Goldman Sachs Warns Of Risks Of $1.3T In U.S. Assets Held By Euro Banks



European banks hold about $1.8 trillion in U.S. dollar-denominated assets, which, as deleveraging continues in the Old Continent, will tighten lending conditions in the U.S. and become a drag on economic growth, Goldman Sachs’ chief economist, Jan Hatzius, wrote in a note.

The sovereign debt crisis that has flailed Europe has taken a particular beating on the Eurozone’s financial sector. Banks like Credit Agricole, BNP Paribas, Dexia, and even Deutsche Bank have seen their stock prices drop as tightening funding conditions and exposure to peripheral debt fed shareholder anxiety.

Banks have been forced into a deleveraging cycle as regulators revamp scrutiny in order to root-out insolvency. In order to reach core tier 1 capital ratios of 9% by June 2012, Euro-area banks could shed up to €3 trillion ($3.9 trillion) in assets, according toBarclays; these banks would also reduce lending and take on less risk.

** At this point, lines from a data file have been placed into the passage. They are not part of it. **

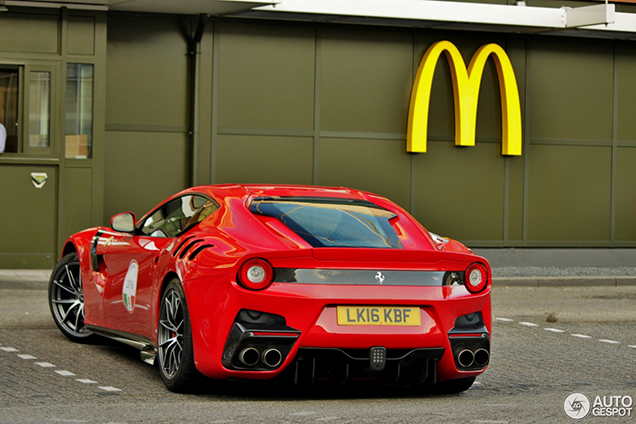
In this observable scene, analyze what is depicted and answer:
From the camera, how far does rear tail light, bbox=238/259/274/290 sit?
5.68 metres

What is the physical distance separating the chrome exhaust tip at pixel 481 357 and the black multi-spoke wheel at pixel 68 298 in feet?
12.0

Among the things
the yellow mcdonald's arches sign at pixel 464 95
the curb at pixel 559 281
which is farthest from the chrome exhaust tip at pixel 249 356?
the yellow mcdonald's arches sign at pixel 464 95

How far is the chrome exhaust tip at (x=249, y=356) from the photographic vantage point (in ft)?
18.6

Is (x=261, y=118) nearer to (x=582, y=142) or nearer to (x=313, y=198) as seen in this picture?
(x=582, y=142)

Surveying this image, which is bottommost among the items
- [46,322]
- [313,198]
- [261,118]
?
[46,322]

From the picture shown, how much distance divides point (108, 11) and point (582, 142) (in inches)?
331

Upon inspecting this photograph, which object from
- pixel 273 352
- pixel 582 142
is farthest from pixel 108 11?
pixel 273 352

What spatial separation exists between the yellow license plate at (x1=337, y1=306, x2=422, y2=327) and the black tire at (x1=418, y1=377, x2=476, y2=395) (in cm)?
72

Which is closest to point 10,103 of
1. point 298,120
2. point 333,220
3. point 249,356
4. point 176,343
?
point 298,120

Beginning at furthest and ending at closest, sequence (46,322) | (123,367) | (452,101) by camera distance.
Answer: (452,101) < (46,322) < (123,367)

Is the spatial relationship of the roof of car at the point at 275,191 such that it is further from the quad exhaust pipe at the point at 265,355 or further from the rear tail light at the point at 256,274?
the quad exhaust pipe at the point at 265,355

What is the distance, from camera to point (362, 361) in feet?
18.9

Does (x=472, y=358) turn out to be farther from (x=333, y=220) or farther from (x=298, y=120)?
(x=298, y=120)

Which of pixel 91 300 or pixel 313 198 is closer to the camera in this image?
pixel 313 198
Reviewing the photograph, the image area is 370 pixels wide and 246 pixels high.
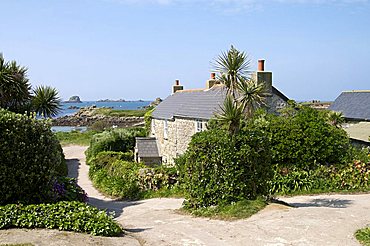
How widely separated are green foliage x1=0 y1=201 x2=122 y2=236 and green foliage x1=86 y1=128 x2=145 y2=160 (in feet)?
70.6

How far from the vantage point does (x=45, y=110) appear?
762 inches

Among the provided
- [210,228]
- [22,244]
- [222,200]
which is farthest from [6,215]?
[222,200]

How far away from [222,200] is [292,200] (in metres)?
4.44

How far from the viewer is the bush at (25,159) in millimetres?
11891

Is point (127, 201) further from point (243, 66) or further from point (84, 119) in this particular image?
point (84, 119)

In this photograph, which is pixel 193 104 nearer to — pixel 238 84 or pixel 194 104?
pixel 194 104

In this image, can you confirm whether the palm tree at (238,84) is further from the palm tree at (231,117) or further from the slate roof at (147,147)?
the slate roof at (147,147)

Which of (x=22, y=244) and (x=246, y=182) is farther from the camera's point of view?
(x=246, y=182)

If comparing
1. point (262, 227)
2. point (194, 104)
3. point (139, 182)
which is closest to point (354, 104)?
point (194, 104)

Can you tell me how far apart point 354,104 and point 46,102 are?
22.9 meters

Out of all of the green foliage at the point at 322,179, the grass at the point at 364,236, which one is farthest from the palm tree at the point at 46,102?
the grass at the point at 364,236

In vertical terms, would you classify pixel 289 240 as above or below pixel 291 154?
below

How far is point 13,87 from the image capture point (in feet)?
57.4

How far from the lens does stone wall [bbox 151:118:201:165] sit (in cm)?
2572
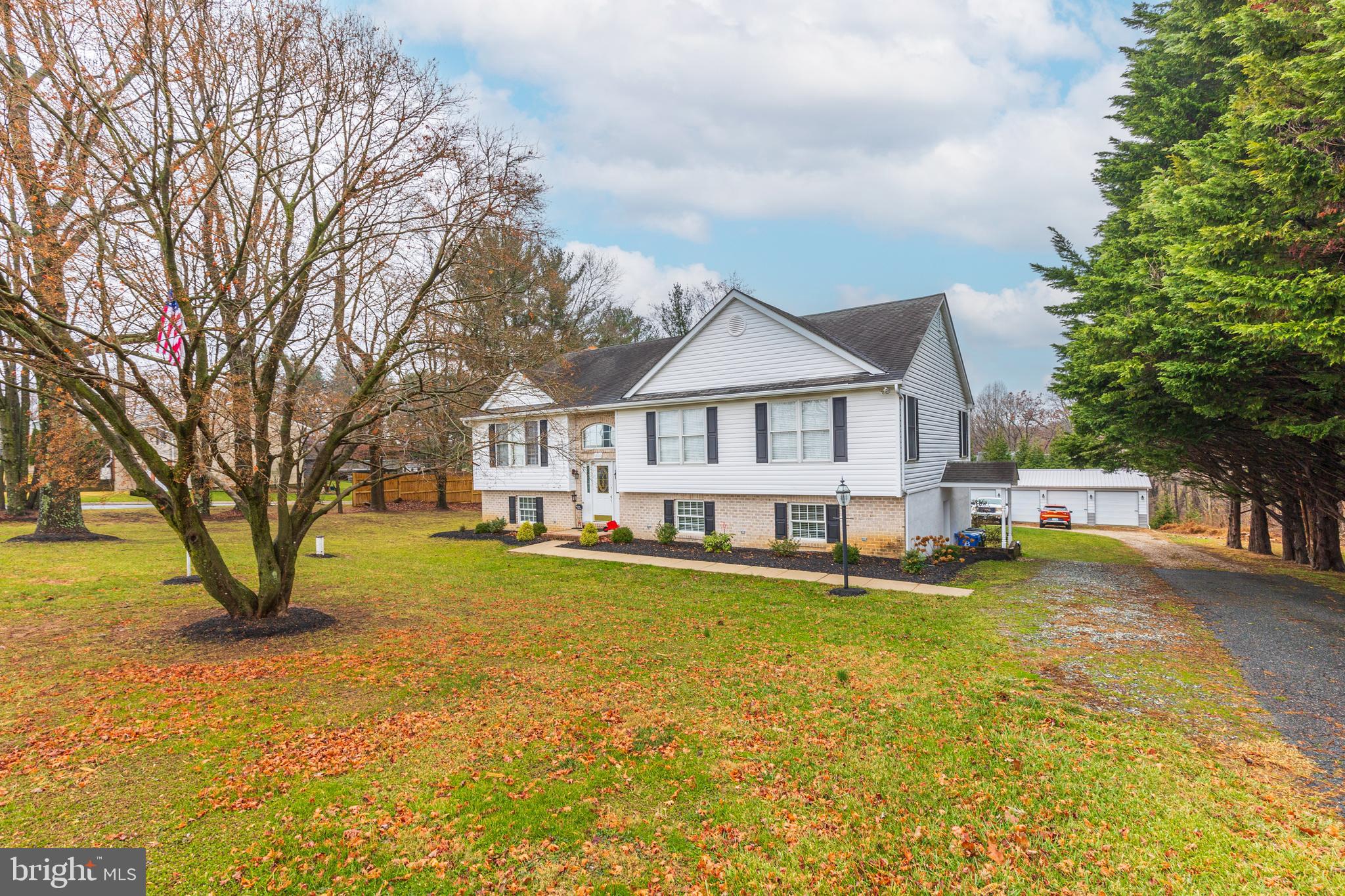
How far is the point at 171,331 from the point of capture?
23.7ft

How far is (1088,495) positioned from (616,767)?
139ft

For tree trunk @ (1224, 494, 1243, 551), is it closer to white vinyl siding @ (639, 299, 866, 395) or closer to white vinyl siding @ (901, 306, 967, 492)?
white vinyl siding @ (901, 306, 967, 492)

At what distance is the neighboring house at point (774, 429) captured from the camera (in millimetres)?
15539

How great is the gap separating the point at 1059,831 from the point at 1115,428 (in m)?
14.7

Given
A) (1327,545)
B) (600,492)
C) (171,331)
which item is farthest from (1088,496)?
(171,331)

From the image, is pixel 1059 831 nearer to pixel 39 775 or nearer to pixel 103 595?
pixel 39 775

Here’s where the direct effect on the U.S. economy becomes visible. Noting that non-US banks hold almost $10 trillion in dollar-denominated assets ($1.8 trillion held by Eurozone banks) Goldman’s Hatzius cites Hyun Song Shin of Princeton who wrote “it is as if an offshore banking sector of comparable size to the US commercial banking sector is intermediating US dollar claims and obligations.” As this offshore banking sector shrinks in the face of the Eurozone crisis, credit conditions in the U.S. will tighten and economic growth will slow down, explained Hatzius.

Breaking down the numbers, the $1.8 trillion held by Eurozone banks constitutes 3.3% of total U.S. debt outstanding (which hit $53.3 trillion in the first quarter of 2011). If these banks were to shrink their claims on U.S. counterparties at a similar rate as in the peak 2008-9 period, they would shed assets at a pace of about 25%.

This means U.S. credit growth would fall by about 0.8 percentage points. Hatzius estimates that in isolation this would shave off 0.33% of real GDP growth in the short-run and about 0.47% in the long-run, as lending standards tighten in the U.S. But the impact could be even greater, Hatzius explained:


Overall, our discussion suggests that a reduction in the lending of foreign banks to US counterparties could have a meaningful impact on US growth. While the numbers are not huge, it is important to note that the overall effect could be significantly larger if there are spillovers from the behavior of foreign banks to the behavior of domestic US banks.

If asset sales by Euro area banks depress prices and thereby hurt the balance sheets of domestic US banks, additional changes in credit supply would probably follow. Moreover, at least the analysis based on the loan officers’ survey only offers a snapshot of the hit implied by the tightening seen to date [with foreign banks goin from a 22.7% easing in lending standards in Q2 to an 18.2% tightening in Q4]; additional tightening of lending standards in the future would imply a larger impact.